The Borgonzi Blueprint: No More Free Passes
This isn’t just a minor tweak to the salary cap; it is a fundamental shift in how the Titans do business. Borgonzi, who learned the ropes in Kansas City before taking the reins in Nashville, is importing a strict availability requirement. The numbers are staggering. Defensive tackle John Franklin-Myers earns $42,000 for every game he suits up. For a depth piece like Tony Adams, the stakes are even higher, with $25,000 per-game bonuses totaling nearly half a million dollars over the season.
The logic is simple: if you aren’t on the field helping rookie sensation Cam Ward or anchoring Robert Saleh’s new-look defense, you aren’t hitting your max earnings. This strategy protects the Titans from the “dead money” traps that sank previous regimes. It also puts the onus on the training staff and the players to stay healthy in a brutal AFC South.

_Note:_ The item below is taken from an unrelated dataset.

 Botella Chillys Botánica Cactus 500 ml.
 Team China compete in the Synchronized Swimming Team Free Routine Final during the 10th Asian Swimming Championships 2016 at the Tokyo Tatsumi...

- John Franklin-Myers: $42,000 per game active bonus.
- Tony Adams: $25,000 per game active bonus ($425,000 total potential).
- Cordell Volson: 23% of total compensation tied to availability.
- Cor’Dale Flott: 3% of potential earnings tied to game-day status.
“Typically, you’re not talking about a lot of money attached to those bonuses, but it’s something that we’ve seen, and that’s something that we’ve used. It buys us a little peace of mind.”
— Mike Borgonzi, Tennessee Titans General Manager
Playoff Implications / What’s Next
By shifting the financial risk to the players, the Titans have cleared enough room to remain aggressive. While other teams are hitting a cap wall, Tennessee is still hunting for a starting center and an edge rusher to pair with Jermaine Johnson. The message to the locker room is clear: the 2026 season belongs to those who show up. If this roster stays healthy, the Titans have the financial flexibility to make a mid-season trade that could finally end their five-year playoff drought. Expect other GMs to watch Nashville closely; if the Titans win 10 games while saving millions in “unearned” bonuses, this model will become the new NFL standard by 2027.